Western blotting analysis

Western blotting was used to detect the expression of HIF-1α (NB 100-479), VEGF, PI3K, Akt, phosphorylated (p)-Akt, extracellular signal-regulated kinase (ERK), and phosphorylated (p)-ERK (Cell Signaling Technology, Inc.) in the retinal. Mice were culled at 17 days, and the retina was isolated and shred by clean tissue scissors. RIPA lysis buffer (containing PMSF final concentration 1 mM) was added to the samples, homogenized, lysed on ice for 20 min, centrifuged for 5 min at 4 °C and 12,000 rpm, and the supernatant was obtained. The entire operation was kept on ice. The protein concentration was then quantified with a BCA kit (Beyotime, China), and 50 µg of total protein was loaded and subject to sodium dodecyl-sulfate polyacrylamide gel electrophoresis. After electrophoresis, the resolved proteins were transferred onto a polyvinylidene fluoride membrane. The membrane was then blocked with 5% non-fat milk (room temperature (RT), 1 h) and sequentially incubated with primary antibodies (1:1000 dilution, 4 °C, overnight) and horseradish-peroxidase-conjugated secondary antibodies (1:5000 dilution, RT, 1 h). Following incubations, the membrane was extensively washed with phosphate-buffered solution, and the immune bands were visualized with Enhanced Chemiluminescence substrate (Beyotime, China).

Real-time PCR

Total RNA was extracted from the retina using the RNeasy Mini Kit (Qiagen, Germany) and reverse-transcribed into cDNA using TransScript® First-Strand cDNA Synthesis SuperMix (TransGen Biotech, China), according to the manufacturer’s instructions. VEGF and β-actin were amplified by PCR using the TransStart® Tip Green qPCR SuperMix (TransGen Biotech, China). The relative mRNA level of VEGF was calculated using the 2–ΔΔCt method with β-actin as the internal control. The following primer pairs were used in the current study: β-actin-F: 5′-GTGACGTTGACATCCGTAAAGA-3′, β-actin-R: 5′-GCCGGACTCATCGTACTCC-3′; VEGF-F: 5′-GCACATAGAGAGAATGAGCTTCC-3′; VEGFR: 5′-CTCCGCTCTGAACAAGGCT-3′; VEGFR-2-F: 5′-TTTGGCAAATACAACCCTTCAGA-3′; VEGFR-2-R: 5′-GCTCCAGTATCATTTCCAACCA-3′; PI3K-F: 5′-CGAGAGTGTCGTCACAGTGTC-3′; PI3K-R: 5′-TGTTCGCTTCCACAAACACAG-3′.
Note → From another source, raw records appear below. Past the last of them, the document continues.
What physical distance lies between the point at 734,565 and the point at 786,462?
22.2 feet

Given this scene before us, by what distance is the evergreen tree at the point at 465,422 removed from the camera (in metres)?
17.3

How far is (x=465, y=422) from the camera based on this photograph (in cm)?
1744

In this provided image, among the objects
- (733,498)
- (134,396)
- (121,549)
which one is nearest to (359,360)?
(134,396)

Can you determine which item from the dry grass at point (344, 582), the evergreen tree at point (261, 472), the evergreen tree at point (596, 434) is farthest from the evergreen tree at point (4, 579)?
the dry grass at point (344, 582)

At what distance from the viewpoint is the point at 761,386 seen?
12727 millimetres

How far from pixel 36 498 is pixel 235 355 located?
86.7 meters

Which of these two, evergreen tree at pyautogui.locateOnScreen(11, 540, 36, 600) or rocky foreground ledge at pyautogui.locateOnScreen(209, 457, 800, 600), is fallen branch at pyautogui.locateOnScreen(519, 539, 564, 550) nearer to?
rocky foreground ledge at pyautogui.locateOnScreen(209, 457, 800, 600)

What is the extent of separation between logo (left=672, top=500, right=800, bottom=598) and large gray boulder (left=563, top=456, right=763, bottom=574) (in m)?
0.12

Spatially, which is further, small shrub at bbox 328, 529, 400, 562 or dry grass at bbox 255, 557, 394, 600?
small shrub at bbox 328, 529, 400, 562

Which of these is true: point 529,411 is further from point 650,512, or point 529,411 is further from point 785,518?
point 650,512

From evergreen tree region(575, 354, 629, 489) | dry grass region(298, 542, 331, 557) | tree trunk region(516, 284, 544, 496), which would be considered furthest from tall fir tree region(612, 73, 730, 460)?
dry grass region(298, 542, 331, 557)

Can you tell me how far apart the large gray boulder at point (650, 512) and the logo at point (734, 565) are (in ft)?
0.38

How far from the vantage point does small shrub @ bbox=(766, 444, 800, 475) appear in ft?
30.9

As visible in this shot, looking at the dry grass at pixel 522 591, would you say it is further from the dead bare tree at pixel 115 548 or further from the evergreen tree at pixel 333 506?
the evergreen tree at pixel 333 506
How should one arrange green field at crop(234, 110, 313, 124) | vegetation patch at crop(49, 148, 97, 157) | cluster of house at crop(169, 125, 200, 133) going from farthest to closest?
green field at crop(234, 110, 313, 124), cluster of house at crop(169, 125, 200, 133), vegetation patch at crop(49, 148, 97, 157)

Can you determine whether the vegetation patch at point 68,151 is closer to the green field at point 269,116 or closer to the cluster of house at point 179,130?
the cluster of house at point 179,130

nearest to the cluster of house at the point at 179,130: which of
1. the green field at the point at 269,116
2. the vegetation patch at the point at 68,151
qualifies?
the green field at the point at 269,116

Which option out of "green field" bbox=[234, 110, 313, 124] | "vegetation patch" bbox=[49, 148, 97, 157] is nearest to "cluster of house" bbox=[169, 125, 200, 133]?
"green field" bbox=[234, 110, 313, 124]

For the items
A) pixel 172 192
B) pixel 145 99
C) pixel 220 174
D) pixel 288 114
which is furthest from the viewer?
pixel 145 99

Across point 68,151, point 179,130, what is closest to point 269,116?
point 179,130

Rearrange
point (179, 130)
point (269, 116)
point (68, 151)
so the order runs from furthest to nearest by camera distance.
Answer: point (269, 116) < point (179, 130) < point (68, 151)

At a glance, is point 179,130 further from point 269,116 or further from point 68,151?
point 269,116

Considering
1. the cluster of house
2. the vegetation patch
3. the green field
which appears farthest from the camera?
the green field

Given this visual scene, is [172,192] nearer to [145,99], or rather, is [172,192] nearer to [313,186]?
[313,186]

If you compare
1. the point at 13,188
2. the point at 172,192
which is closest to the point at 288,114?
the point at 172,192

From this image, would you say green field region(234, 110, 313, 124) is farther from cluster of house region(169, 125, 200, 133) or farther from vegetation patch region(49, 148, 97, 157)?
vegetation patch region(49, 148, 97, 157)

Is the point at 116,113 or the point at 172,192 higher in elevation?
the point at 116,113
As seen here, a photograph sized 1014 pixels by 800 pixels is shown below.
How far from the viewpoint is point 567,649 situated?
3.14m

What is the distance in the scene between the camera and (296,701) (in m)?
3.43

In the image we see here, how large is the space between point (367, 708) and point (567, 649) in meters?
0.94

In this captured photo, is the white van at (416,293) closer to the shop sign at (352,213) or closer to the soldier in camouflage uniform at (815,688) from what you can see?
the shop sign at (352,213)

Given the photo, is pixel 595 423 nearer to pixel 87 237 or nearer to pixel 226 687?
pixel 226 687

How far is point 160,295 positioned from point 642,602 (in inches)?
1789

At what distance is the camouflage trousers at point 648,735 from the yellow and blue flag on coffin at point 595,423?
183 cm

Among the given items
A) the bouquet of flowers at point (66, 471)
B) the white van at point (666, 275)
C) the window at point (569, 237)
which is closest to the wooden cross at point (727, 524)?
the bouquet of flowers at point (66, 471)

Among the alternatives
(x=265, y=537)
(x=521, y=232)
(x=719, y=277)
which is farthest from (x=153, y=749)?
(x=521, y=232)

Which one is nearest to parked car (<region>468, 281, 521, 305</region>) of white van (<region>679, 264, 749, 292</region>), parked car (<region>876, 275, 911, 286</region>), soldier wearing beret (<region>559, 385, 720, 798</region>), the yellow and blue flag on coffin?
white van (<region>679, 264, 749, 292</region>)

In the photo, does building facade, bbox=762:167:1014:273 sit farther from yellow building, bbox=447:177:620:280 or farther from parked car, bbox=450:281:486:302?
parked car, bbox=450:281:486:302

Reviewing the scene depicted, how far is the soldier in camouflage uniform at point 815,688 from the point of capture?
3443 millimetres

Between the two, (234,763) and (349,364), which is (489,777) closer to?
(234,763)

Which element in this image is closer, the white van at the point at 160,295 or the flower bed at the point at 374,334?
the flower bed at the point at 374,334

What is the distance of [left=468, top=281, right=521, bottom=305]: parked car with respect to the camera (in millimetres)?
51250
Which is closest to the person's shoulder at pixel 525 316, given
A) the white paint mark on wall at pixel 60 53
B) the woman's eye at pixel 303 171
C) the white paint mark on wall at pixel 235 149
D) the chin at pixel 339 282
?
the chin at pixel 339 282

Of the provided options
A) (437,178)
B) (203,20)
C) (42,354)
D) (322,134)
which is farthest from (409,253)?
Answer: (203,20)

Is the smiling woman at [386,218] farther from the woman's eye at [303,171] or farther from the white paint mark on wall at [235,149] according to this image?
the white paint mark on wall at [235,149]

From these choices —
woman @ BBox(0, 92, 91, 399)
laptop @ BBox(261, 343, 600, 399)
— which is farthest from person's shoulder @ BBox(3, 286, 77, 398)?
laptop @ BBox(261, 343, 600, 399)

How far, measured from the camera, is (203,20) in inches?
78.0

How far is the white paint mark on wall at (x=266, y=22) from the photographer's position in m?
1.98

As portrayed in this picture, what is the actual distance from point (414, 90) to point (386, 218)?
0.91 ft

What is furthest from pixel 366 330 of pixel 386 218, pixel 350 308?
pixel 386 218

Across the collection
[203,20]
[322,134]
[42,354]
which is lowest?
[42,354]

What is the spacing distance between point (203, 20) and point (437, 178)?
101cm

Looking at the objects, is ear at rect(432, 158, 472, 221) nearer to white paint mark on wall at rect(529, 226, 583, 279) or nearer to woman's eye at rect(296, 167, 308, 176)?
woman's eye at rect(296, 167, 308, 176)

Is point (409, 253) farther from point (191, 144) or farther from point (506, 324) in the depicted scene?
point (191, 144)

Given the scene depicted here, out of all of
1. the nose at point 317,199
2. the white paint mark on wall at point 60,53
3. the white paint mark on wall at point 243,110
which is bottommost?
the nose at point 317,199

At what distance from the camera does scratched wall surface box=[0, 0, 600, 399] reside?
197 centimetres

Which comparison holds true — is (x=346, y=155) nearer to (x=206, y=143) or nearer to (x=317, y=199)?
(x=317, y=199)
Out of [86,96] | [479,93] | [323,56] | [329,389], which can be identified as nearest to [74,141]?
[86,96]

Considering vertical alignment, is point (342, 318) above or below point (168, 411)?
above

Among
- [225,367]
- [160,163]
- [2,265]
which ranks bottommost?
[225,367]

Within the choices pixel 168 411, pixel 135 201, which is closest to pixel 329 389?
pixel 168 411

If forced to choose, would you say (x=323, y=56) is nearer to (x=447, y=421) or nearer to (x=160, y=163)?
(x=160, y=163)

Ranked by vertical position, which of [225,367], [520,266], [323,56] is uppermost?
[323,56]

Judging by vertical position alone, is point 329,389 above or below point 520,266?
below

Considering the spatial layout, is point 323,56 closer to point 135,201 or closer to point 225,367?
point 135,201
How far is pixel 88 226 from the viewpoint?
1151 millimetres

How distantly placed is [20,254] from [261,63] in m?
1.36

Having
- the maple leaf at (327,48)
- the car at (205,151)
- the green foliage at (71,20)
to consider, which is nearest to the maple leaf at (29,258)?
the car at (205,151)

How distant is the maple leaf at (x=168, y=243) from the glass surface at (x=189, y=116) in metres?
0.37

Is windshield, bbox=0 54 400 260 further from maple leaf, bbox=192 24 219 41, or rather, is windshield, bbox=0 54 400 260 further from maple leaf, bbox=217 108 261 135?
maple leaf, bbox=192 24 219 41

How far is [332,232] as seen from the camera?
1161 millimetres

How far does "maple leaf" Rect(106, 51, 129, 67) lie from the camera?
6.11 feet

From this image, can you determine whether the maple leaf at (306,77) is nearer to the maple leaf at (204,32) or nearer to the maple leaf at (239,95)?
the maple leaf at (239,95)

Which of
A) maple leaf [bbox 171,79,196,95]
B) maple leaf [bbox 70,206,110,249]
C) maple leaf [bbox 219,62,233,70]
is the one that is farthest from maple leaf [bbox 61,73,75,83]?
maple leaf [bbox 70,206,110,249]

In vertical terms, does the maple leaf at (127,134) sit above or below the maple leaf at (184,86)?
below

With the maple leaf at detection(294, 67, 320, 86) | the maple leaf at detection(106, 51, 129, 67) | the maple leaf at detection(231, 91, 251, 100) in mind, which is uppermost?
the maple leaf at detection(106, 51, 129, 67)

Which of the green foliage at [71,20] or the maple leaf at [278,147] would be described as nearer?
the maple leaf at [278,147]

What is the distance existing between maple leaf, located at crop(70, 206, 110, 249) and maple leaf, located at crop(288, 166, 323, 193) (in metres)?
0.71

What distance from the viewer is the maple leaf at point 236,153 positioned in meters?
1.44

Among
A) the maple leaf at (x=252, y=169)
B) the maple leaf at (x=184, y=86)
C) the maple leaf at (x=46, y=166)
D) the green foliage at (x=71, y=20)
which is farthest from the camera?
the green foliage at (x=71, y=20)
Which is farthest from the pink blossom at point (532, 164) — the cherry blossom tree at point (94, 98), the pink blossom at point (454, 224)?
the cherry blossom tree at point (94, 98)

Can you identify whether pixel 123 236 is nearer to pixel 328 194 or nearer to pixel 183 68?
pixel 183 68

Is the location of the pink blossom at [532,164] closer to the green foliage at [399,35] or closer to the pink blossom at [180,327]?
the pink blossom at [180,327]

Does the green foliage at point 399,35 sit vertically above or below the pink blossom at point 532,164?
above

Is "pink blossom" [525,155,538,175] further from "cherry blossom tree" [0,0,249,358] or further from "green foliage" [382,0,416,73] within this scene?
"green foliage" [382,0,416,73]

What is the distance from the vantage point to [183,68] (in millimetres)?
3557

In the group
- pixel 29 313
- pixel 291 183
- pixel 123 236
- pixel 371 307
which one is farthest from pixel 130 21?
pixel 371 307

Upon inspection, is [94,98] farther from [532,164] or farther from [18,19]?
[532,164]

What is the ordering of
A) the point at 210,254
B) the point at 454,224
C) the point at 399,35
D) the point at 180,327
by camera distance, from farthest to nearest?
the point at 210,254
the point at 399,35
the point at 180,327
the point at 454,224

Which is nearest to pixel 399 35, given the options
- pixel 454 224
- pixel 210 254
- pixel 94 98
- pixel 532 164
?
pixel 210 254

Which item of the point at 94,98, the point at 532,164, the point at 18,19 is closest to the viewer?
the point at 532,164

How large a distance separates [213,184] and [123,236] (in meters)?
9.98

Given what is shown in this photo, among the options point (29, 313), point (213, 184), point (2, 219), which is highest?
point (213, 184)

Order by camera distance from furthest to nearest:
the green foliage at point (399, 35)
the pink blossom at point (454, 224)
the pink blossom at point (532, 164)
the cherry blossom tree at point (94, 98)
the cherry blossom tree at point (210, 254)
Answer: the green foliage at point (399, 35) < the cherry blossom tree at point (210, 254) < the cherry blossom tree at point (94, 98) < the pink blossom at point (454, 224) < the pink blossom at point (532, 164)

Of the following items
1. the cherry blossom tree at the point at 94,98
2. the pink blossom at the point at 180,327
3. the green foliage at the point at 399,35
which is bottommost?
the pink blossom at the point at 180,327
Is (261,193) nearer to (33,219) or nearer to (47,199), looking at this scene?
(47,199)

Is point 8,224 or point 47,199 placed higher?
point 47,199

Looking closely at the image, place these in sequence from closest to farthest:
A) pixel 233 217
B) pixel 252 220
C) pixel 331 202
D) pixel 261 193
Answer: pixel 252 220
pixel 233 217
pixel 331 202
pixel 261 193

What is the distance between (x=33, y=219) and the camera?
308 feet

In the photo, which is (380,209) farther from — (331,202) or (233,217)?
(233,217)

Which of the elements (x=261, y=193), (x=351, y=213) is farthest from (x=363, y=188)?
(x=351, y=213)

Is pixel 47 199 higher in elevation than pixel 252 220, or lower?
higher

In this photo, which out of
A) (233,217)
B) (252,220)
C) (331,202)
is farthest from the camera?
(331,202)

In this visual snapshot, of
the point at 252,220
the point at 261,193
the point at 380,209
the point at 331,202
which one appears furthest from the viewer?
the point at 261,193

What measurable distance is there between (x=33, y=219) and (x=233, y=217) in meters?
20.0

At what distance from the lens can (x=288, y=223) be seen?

Image processing and statistical analysis

Adobe Photoshop CS6 was used to splice the acquired images. Statistical analysis was performed using SPSS 17.0. One-way analysis of variance followed by Tukey’s multiple comparison test was performed to compare the results among the different experimental groups. Statistical significance was set at p < 0.05. GraphPad Prism 5 was used to plot the graphs.

Results

Morphological changes in retinal blood vessels were observed in the OIR mice after propranolol injection

Following FITC-dextran retinal staining, significant differences were observed in the morphology of the retinal blood vessels among the different experimental groups.

(1) Normal control group: major blood vessels branched from the focal fovea and extended around the retina with no obvious deformation. As the distance from the focal fovea gradually increased, the blood vessels became smaller and more evenly distributed around the retina. No obvious absence of blood vessels was observed between the different quadrants. The interspace between blood vessels appeared black, with no sign of fluorescent markers, indicating that the blood vessel wall remained intact with no leakage (Fig. 1).

Fig. 1: Morphological changes in the mice retinal blood vessels in the oxygen-induced retinopathy (OIR) model and after intraperitoneal injection of propranolol.
figure 1

Mice at the age of 17 days were anesthetized and perfused with 50 mg/mL FITC-dextran into the left ventricle. Following that, the retina was removed and imaged under a fluorescent microscope. : normal control group; : disease group; and propranolol group.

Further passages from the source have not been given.